### WHAT TO WORK ON
A: Answer these questions using the Dataflow pipeline thread:
(i) According to Stackdriver, how many messages were waiting in the subscription?
(ii) Which disk size and disk type did the poster try?
(iii) What details does the reply say to include when opening an issue?
B: List every network rate figure reported in the Dataflow pipeline thread, and note whether each one is outgoing or incoming.

### EXCERPT TO READ
Reputation: 31
I'm having some trouble with a Dataflow pipeline that reads from PubSub and writes to BigQuery.
I had to drain it to perform some more complex updates. When I rerun the pipeline it started reading fom PubSub at a normal rate, but then after some minutes it stopped and now it is not reading messages from PubSub anymore! Data watermark is almost one week delayed and not progressing. There are more than 300k messages in the subscription to be read, according to Stackdriver.
It was running normally before the update, and now even if I downgrade my pipeline to the previous version (the one running before update), I still doesn't get it to work.
I tried several configurations:
1) We use Dataflow autoscaling, and I tried starting the pipeline with more powerful workers (n1-standard-64), and limiting it to ten workers, but it won't improve performance neither autoscale (it keeps only the initial worker).
2) I tried providing more disk through diskSizeGb (2048) and diskType (pd-ssd), but still no improvement.
3) Checked PubSub quotas and pull/push rates, but it's absolutely normal.
Pipeline shows no errors or warnings, and just won't progress.
I checked instances resources and CPU, RAM, disk read/write rates are all okay, compared to other pipelines. The only thing a little higher is network rates: about 400k bytes/sec (2000 packets/sec) outgoing and 300k bytes/sec incoming (1800 packets/sec).
What would you suggest I do?
Upvotes: 0
Views: 1357
Reputation: 176
The Dataflow SDK 2.x for Java and the Dataflow SDK for Python are based on Apache Beam. Make sure you are following the documentation as a reference when you update. Quotas can be an issue for slow running pipeline and lack of output but you mentioned those are fine.
It seems there is a need to look at the job. I recommend to open an issue on the PIT here and we’ll take a look. Make sure to provide your project id, job id and all the necessary details.
Upvotes: 0

### DATASET ENTRIES
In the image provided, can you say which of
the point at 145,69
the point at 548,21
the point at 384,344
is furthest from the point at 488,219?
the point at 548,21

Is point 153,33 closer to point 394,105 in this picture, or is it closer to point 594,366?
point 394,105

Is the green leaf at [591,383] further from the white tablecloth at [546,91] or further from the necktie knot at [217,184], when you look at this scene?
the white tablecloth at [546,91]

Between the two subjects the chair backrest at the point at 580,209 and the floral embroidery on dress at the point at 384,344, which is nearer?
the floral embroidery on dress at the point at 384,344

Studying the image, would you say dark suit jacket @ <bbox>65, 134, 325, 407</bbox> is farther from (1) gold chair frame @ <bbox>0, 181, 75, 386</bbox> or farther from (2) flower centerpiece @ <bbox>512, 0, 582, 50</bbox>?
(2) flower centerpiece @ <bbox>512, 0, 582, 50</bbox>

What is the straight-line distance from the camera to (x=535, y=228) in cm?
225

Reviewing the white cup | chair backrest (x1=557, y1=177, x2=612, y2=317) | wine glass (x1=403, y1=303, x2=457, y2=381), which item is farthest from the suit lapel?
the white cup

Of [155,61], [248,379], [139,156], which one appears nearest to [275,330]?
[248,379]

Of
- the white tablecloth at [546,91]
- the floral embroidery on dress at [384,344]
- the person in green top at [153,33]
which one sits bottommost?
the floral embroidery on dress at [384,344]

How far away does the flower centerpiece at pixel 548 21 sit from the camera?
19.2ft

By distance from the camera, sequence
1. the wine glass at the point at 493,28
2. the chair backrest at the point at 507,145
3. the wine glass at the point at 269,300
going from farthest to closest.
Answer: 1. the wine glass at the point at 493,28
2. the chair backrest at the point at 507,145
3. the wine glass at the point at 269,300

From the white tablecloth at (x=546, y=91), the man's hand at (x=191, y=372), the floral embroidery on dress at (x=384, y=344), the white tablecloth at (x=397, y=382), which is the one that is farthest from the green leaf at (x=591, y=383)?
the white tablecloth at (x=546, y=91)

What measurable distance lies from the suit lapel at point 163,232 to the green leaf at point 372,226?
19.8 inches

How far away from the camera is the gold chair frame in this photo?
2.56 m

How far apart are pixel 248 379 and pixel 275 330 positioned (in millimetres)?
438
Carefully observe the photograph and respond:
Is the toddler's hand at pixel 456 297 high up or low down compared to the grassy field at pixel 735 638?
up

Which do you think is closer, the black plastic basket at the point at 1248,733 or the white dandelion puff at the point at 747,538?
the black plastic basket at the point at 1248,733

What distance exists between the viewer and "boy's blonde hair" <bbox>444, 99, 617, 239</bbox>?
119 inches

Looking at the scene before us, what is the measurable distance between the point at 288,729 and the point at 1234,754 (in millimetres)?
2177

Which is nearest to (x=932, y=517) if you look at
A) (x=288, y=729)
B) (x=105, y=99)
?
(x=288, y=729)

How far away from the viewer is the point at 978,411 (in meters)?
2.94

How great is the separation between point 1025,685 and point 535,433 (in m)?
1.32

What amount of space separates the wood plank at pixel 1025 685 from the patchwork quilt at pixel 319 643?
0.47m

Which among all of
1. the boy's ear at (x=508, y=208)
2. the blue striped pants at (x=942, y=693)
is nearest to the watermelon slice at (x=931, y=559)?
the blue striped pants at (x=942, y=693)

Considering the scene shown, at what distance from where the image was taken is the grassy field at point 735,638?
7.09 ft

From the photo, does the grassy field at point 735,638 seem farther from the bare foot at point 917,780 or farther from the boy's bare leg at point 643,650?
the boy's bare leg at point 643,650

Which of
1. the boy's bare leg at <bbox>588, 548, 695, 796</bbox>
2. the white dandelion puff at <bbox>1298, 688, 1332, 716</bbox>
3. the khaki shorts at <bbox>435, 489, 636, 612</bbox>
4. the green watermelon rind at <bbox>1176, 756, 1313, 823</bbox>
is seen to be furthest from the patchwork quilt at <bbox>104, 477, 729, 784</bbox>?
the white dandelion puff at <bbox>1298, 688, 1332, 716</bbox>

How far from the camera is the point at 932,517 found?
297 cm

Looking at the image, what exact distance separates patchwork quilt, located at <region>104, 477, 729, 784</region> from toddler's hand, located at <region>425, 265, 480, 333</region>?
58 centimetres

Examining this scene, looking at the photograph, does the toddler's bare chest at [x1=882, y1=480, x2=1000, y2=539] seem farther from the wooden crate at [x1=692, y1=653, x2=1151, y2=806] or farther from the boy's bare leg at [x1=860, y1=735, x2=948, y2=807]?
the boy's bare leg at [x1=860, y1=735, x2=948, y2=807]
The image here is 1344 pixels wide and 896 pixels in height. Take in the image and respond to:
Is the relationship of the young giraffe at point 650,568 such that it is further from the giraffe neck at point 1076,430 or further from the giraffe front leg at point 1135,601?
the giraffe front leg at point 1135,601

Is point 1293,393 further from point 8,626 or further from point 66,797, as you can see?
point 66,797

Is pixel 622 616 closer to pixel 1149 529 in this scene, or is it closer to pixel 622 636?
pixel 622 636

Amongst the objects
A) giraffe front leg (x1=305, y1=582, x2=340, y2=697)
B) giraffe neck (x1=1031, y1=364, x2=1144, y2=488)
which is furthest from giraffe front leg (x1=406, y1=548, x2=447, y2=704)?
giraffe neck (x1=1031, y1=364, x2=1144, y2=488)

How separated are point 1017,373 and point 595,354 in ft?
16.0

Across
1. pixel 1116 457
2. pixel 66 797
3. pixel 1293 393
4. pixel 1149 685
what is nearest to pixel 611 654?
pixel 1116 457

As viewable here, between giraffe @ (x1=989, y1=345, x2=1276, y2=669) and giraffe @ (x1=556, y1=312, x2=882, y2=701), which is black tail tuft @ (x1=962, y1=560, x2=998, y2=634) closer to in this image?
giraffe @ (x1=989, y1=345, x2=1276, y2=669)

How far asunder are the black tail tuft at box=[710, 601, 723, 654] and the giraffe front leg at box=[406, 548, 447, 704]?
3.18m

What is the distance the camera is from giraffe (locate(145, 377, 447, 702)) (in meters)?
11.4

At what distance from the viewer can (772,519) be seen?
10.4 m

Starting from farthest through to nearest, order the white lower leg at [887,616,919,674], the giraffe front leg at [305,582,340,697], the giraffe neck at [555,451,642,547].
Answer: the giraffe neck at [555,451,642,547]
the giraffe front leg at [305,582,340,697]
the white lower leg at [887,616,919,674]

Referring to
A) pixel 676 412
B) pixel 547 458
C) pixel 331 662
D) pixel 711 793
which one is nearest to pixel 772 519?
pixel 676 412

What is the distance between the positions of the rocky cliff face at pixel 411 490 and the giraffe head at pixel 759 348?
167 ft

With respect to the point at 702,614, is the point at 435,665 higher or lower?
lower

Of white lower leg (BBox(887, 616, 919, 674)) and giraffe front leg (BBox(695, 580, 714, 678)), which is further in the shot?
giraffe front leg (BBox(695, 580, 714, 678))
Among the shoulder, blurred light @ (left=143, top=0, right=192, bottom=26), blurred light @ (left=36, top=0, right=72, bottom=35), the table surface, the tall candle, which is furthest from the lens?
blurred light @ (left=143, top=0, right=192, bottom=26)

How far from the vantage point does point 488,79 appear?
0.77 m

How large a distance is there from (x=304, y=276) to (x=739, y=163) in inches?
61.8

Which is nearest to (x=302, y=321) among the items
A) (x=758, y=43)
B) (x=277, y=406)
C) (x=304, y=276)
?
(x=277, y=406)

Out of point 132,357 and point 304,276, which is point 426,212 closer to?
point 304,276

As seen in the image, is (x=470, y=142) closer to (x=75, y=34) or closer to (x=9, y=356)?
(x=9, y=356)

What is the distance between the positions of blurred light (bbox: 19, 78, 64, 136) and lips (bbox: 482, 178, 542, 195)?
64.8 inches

### EXERCISE SOLUTIONS
A:
(i) More than 300k messages.
(ii) A disk size of 2048 (diskSizeGb) and the pd-ssd disk type.
(iii) The project id, the job id, and all the necessary details.

B:
- About 400k bytes/sec, outgoing
- 2000 packets/sec, outgoing
- 300k bytes/sec, incoming
- 1800 packets/sec, incoming